## EXERCISE PROMPT
Reproduce every one of the rows below word for word, without changing anything.

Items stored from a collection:

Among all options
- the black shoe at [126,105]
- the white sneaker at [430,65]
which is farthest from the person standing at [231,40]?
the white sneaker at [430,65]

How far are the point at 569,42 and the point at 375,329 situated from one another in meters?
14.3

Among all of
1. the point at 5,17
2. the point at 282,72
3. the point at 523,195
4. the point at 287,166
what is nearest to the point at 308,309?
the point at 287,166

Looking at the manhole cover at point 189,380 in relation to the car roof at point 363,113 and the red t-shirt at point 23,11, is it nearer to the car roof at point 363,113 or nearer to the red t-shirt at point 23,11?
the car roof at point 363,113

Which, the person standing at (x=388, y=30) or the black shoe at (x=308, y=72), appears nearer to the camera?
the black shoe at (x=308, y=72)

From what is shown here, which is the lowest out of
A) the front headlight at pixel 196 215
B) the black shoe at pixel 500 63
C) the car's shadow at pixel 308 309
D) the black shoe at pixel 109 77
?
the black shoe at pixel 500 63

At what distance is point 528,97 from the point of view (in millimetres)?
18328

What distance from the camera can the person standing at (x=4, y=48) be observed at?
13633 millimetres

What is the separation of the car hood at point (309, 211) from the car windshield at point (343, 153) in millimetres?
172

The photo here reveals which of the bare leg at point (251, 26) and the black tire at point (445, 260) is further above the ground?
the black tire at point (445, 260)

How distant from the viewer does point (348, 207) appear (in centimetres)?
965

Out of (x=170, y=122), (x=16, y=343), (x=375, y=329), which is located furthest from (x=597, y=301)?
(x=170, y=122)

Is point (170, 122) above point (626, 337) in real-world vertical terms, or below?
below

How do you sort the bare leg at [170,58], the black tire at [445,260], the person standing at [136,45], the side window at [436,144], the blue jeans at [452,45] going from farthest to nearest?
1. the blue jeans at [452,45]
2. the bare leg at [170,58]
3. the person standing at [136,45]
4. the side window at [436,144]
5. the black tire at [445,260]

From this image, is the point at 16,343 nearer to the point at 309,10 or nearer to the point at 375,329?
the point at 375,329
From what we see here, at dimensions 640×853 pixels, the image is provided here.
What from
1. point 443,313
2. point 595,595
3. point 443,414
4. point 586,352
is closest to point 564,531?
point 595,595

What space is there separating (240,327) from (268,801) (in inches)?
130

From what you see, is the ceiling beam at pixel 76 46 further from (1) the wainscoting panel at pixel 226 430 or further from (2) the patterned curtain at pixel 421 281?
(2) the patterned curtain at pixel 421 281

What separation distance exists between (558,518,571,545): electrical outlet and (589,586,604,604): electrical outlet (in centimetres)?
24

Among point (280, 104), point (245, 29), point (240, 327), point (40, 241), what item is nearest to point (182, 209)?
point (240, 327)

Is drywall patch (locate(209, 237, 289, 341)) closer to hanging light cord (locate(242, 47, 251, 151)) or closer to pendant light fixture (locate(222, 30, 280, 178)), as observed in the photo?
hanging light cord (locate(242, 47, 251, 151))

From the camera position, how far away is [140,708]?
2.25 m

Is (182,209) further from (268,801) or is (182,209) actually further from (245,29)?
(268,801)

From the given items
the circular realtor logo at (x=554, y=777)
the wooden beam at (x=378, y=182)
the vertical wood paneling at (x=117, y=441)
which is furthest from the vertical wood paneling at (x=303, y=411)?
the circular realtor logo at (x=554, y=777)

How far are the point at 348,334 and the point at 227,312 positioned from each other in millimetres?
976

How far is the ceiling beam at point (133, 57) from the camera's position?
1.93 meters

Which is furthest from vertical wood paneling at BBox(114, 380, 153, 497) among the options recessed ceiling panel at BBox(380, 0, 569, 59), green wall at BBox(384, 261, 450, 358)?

## WRITTEN SOLUTION
Among all options
- the black shoe at [126,105]
- the white sneaker at [430,65]
which is farthest from the person standing at [231,40]?
the white sneaker at [430,65]

How far are the point at 569,42 and the point at 375,329 situated from one another in meters?
14.3

Among all of
1. the point at 5,17
2. the point at 282,72
3. the point at 523,195
4. the point at 287,166
what is nearest to the point at 308,309?
the point at 287,166

Looking at the manhole cover at point 189,380 in relation to the car roof at point 363,113 and the red t-shirt at point 23,11, is it nearer to the car roof at point 363,113 or nearer to the red t-shirt at point 23,11?
the car roof at point 363,113

Which, the person standing at (x=388, y=30) or the black shoe at (x=308, y=72), appears nearer to the camera?
the black shoe at (x=308, y=72)

From what is shown here, which is the lowest out of
A) the front headlight at pixel 196 215
B) the black shoe at pixel 500 63
C) the car's shadow at pixel 308 309
D) the black shoe at pixel 109 77
?
the black shoe at pixel 500 63

At what distance is point 528,97 from the point of view (in millimetres)?
18328

What distance from the camera can the person standing at (x=4, y=48) be observed at?
13633 millimetres

What is the separation of the car hood at point (309, 211) from the car windshield at point (343, 153) in millimetres?
172

The photo here reveals which of the bare leg at point (251, 26) and the black tire at point (445, 260) is further above the ground?
the black tire at point (445, 260)

How distant from the viewer does point (348, 207) appear (in centimetres)?
965

Out of (x=170, y=122), (x=16, y=343), (x=375, y=329), which is located furthest from (x=597, y=301)?
(x=170, y=122)

Is point (170, 122) above point (626, 337) in real-world vertical terms, or below?
below

How do you sort the bare leg at [170,58], the black tire at [445,260], the person standing at [136,45], the side window at [436,144], the blue jeans at [452,45] going from farthest to nearest?
1. the blue jeans at [452,45]
2. the bare leg at [170,58]
3. the person standing at [136,45]
4. the side window at [436,144]
5. the black tire at [445,260]

From this image, is the point at 16,343 nearer to the point at 309,10 or nearer to the point at 375,329?
the point at 375,329
From what we see here, at dimensions 640×853 pixels, the image is provided here.
What from
1. point 443,313
2. point 595,595
3. point 443,414
4. point 586,352
is closest to point 564,531?
point 595,595

What space is there separating (240,327) from (268,801) (in inches)?
130

From what you see, is the ceiling beam at pixel 76 46 further from (1) the wainscoting panel at pixel 226 430 or further from (2) the patterned curtain at pixel 421 281?
(2) the patterned curtain at pixel 421 281

What separation distance exists between (558,518,571,545): electrical outlet and (589,586,604,604): electrical outlet (in centimetres)?
24

Among point (280, 104), point (245, 29), point (240, 327), point (40, 241), what item is nearest to point (182, 209)?
point (240, 327)

Is drywall patch (locate(209, 237, 289, 341)) closer to hanging light cord (locate(242, 47, 251, 151)) or closer to pendant light fixture (locate(222, 30, 280, 178)), as observed in the photo?
hanging light cord (locate(242, 47, 251, 151))

From the camera position, how far away is [140,708]?
2.25 m

Is (182,209) further from (268,801) or is (182,209) actually further from (245,29)?
(268,801)

From the given items
the circular realtor logo at (x=554, y=777)
the wooden beam at (x=378, y=182)
the vertical wood paneling at (x=117, y=441)
which is furthest from the vertical wood paneling at (x=303, y=411)?
the circular realtor logo at (x=554, y=777)

How far are the point at 348,334 and the point at 227,312 positioned from each other in millimetres?
976

How far is the ceiling beam at point (133, 57) from the camera's position?
1.93 meters

Which is furthest from vertical wood paneling at BBox(114, 380, 153, 497) among the options recessed ceiling panel at BBox(380, 0, 569, 59), green wall at BBox(384, 261, 450, 358)?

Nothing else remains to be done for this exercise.